STORED RECORDS =>

____

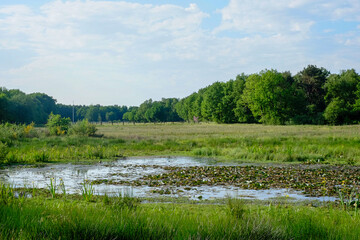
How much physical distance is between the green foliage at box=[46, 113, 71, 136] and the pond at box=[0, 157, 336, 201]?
1767 cm

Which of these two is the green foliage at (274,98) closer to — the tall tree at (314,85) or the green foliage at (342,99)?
the tall tree at (314,85)

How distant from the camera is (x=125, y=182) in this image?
13805 millimetres

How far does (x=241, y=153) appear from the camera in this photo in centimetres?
2223

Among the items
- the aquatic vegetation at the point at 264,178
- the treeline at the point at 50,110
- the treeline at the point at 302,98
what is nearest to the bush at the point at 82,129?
the treeline at the point at 50,110

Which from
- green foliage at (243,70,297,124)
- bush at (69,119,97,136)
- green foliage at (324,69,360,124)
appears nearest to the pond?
bush at (69,119,97,136)

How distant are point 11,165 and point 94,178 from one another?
699 cm

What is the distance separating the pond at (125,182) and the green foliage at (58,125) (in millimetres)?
17669

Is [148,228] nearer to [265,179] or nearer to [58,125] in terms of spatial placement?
[265,179]

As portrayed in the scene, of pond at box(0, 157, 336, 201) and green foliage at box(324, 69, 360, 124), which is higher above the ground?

____

DIRECTIVE => Copy every one of the rows above word for word, and leave out the pictures.

EXERCISE SOLUTION =>
How much physical distance is between the green foliage at box=[46, 113, 71, 136] and the pond at box=[0, 157, 336, 201]?
1767 cm

Which of these two is the green foliage at (274,98) closer to — the tall tree at (314,85) or the green foliage at (342,99)?
the tall tree at (314,85)

How distant from the camera is (x=125, y=182) in this image?
13805 millimetres

How far does (x=241, y=153) appear from the camera in this photo in centimetres?
2223

Among the items
- the aquatic vegetation at the point at 264,178
- the treeline at the point at 50,110
- the treeline at the point at 302,98
what is nearest to the bush at the point at 82,129?
the treeline at the point at 50,110

Which from
- green foliage at (243,70,297,124)
- bush at (69,119,97,136)
- green foliage at (324,69,360,124)
appears nearest to the pond?
bush at (69,119,97,136)

How distant are point 11,165 and point 94,178 from one another?
699 cm

What is the distance separating the pond at (125,182) and the green foliage at (58,125) (in millimetres)?
17669

Is [148,228] nearer to [265,179] or nearer to [58,125] in terms of spatial placement?
[265,179]

As portrayed in the scene, of pond at box(0, 157, 336, 201) and green foliage at box(324, 69, 360, 124), which is higher above the ground?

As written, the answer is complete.